- EXTRACT -
It must have been obvious that, her prohibition notwithstanding, I was asking about the demise of her husband. I don't remember the exact words she used; I do, though, remember the sum of her response: I have never, she said then, had an entirely happy relationship with anyone; be it my father, or my mother, or sisters, or a man in my life; always, there has been happiness; always, there has been hurt. And when that happens, consistently and over time, you learn to put up inner defences, to shield yourself from pain.

She talked, then, of finding joy in little things; if I recall right, she had recently got hooked to bonsai, and she spoke of how the minutiae of growing one, caring for one, could be soothing; how even the most mundane household chore could lift you out of yourself.

She talked, in that brief interview, of how her shyness had often been misinterpreted as a Garbo-esque aloofness; of how she often found herself doing the roles she got, as opposed to the roles she longed for and wished she could get; of how, over two decades and more in films, she had learnt to shrug off the doomsday pundits who were constantly writing finis to her career...

She talked simply, with no flourishes, no gee-whiz phrases and stand-out expressions; yet in that simplicity of expression, there was, as I recall, a strange kind of eloquence.

I remember spending the best part of three days watching her, taking copious notes of the scenes she shot for and how she did her action shots and how she delivered her dialogues and what she did between takes.

- TASK LIST -
**A)** In the recollection, why does the woman say one learns to put up inner defences? Answer in one to three sentences.
**B)** According to the recollection, what had the woman recently become hooked on?
The entries have no connection to the recollection.

- RECORD SET -
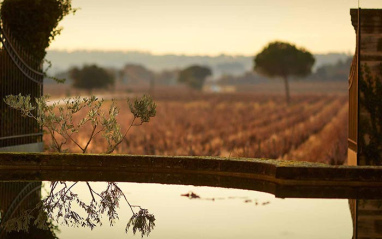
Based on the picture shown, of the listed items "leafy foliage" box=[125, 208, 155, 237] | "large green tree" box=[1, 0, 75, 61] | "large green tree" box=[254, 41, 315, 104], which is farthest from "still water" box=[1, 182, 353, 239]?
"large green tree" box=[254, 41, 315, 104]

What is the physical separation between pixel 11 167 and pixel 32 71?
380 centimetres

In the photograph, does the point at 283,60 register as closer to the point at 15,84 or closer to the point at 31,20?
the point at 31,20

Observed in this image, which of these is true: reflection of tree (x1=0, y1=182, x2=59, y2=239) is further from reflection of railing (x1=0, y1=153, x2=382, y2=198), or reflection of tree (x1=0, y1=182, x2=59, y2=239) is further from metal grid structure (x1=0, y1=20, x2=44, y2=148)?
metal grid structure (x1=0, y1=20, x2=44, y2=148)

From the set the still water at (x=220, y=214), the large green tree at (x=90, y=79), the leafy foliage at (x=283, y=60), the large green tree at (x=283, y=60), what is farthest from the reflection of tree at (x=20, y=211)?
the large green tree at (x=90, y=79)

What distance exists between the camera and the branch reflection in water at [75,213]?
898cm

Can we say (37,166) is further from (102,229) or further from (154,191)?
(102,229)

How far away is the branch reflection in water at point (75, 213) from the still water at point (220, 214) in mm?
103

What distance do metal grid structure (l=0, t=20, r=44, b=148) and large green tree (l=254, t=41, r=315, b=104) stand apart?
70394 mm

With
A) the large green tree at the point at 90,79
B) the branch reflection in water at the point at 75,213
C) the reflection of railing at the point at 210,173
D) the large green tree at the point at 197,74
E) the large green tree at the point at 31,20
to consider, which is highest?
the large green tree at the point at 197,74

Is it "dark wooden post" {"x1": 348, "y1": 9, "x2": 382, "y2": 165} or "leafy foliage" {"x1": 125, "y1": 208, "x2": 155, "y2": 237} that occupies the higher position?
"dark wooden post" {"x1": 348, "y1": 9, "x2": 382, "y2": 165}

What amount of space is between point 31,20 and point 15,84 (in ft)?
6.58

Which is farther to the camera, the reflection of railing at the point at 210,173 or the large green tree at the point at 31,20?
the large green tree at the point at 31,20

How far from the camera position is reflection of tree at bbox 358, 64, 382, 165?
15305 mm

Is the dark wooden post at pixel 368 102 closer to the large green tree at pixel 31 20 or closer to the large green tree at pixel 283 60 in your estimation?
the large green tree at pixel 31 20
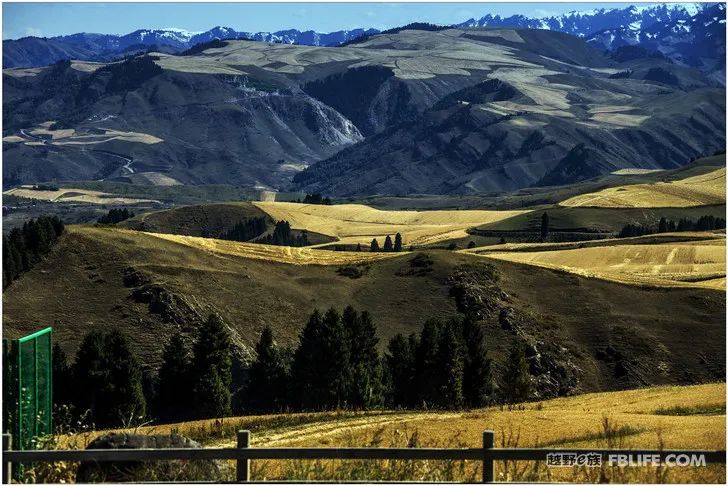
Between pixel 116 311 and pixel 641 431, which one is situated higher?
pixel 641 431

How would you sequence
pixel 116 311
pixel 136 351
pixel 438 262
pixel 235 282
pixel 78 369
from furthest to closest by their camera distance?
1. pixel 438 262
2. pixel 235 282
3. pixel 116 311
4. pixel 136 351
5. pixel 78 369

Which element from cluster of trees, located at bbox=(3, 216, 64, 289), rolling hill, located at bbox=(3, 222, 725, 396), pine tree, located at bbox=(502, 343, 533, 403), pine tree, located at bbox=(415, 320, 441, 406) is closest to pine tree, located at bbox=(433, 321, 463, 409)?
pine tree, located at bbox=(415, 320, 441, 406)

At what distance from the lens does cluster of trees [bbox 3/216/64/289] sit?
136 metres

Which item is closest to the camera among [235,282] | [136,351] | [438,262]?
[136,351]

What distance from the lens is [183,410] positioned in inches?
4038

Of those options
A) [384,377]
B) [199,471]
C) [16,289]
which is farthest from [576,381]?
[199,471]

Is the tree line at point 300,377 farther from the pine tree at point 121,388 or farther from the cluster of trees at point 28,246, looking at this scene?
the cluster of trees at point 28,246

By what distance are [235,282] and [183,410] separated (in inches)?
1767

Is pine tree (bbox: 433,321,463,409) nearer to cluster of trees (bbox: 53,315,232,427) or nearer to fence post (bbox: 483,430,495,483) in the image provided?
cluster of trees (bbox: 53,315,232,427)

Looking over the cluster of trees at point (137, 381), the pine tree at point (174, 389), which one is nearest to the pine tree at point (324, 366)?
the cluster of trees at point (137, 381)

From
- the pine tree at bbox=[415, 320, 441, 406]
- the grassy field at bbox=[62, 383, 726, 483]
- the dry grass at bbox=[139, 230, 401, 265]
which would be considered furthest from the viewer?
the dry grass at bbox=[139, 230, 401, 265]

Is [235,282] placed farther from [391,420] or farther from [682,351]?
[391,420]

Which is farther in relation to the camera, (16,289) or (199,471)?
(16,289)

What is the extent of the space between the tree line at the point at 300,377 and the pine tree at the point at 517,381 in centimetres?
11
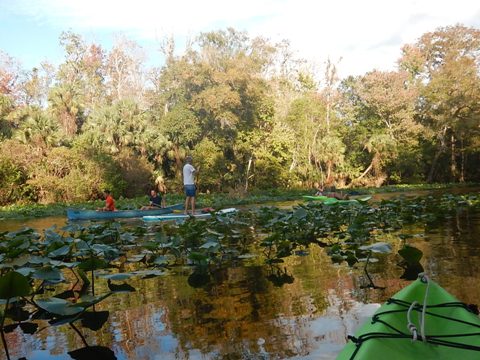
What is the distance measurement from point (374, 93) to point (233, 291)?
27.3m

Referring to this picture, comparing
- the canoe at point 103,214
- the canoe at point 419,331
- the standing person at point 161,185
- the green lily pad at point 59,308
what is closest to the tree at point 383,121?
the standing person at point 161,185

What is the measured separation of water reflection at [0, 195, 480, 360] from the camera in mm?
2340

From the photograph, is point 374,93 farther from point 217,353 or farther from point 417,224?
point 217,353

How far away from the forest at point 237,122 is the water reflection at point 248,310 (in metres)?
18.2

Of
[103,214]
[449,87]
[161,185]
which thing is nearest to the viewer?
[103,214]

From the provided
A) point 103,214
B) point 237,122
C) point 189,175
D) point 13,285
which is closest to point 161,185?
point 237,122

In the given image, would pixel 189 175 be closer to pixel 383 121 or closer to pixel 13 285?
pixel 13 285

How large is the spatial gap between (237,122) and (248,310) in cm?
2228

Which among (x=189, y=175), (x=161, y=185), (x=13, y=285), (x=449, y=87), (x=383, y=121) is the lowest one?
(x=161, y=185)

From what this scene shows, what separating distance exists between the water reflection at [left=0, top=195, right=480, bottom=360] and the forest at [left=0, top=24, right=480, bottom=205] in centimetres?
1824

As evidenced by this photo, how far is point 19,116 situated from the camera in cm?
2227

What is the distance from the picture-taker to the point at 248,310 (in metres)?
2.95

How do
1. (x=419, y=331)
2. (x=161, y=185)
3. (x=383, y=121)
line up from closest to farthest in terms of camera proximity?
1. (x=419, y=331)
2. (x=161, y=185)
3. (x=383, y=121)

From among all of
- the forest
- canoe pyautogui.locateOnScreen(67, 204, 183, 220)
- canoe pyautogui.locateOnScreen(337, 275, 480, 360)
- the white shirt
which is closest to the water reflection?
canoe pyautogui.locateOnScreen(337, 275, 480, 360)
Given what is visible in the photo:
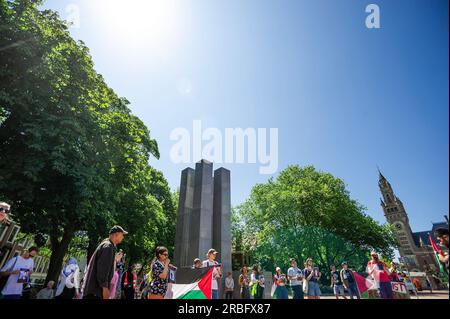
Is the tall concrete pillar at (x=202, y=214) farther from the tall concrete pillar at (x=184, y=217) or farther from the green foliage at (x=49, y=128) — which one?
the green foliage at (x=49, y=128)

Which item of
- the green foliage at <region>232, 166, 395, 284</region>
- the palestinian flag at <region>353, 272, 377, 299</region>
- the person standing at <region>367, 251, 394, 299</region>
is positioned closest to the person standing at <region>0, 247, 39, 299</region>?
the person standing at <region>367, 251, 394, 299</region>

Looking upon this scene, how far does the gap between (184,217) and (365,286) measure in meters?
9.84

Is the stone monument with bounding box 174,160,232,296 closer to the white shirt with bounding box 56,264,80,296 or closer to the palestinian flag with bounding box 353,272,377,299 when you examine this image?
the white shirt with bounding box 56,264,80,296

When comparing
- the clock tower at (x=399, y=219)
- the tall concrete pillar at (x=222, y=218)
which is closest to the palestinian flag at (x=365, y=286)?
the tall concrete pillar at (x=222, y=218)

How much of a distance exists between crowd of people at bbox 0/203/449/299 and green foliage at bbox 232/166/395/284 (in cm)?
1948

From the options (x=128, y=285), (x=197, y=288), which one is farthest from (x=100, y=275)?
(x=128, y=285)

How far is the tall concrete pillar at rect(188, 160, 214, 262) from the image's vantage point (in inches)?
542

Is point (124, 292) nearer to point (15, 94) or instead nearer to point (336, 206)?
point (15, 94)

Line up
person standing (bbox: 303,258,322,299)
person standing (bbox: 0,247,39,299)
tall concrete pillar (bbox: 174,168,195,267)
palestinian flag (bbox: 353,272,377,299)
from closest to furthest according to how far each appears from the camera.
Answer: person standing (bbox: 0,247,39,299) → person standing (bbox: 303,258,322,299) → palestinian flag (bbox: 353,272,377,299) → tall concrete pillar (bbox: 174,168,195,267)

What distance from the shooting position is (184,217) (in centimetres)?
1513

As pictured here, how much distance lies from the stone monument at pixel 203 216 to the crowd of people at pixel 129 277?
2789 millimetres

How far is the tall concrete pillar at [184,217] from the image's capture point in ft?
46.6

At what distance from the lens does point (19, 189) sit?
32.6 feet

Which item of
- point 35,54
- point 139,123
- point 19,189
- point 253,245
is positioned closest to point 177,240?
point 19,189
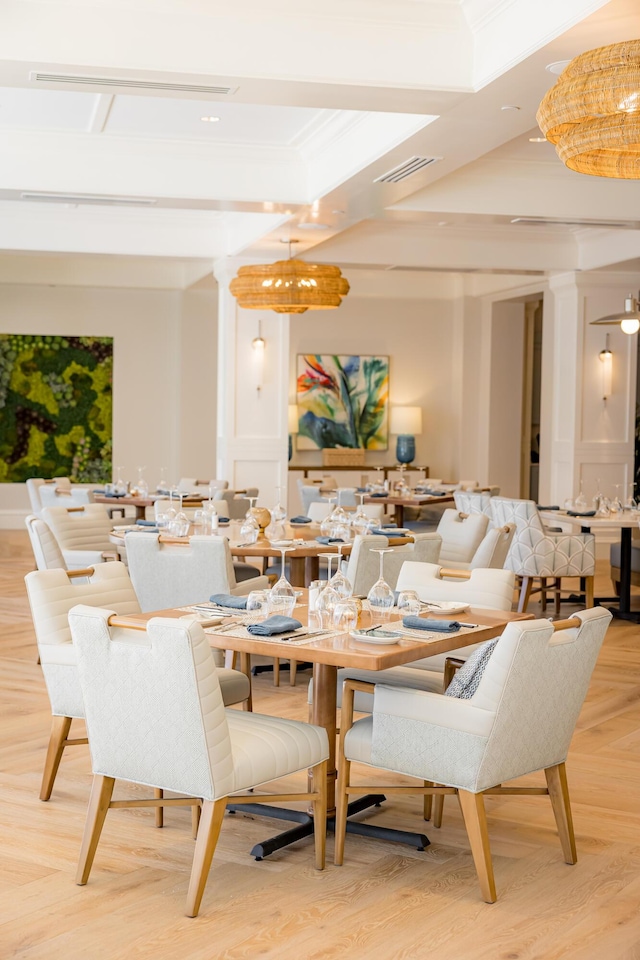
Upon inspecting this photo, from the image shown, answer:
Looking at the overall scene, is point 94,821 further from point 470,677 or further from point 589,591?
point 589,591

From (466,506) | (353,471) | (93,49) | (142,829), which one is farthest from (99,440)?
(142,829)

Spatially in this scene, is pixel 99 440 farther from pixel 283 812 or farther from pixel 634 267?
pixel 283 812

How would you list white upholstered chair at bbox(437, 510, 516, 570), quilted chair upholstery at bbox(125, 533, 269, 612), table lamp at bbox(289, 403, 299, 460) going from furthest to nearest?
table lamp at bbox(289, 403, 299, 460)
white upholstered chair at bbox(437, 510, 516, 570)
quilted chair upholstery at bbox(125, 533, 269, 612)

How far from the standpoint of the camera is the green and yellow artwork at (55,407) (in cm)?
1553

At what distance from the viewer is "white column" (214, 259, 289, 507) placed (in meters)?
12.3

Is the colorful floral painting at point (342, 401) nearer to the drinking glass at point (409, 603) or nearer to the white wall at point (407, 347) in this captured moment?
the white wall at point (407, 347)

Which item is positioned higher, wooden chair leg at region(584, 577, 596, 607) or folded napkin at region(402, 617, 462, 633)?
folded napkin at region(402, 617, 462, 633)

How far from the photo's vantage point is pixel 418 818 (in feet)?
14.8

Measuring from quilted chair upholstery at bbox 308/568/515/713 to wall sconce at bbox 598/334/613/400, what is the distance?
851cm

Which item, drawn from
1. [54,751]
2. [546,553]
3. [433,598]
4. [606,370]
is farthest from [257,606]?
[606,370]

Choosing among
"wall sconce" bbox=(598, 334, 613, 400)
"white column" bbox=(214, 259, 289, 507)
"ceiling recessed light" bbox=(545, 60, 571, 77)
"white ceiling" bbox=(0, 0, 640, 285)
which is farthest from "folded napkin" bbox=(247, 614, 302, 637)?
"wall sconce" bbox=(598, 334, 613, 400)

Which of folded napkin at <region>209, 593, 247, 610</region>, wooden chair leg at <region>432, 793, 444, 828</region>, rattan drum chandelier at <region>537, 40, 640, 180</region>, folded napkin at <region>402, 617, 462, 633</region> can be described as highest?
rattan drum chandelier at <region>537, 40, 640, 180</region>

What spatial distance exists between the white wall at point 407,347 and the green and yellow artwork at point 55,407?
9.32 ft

- ANSWERS BY TASK -
**A)** She says none of her relationships, whether with her father, mother, sisters, or a man in her life, had been entirely happy. There was always happiness and always hurt. When that happens consistently and over time, one learns to put up inner defences to shield oneself from pain.

**B)** Bonsai.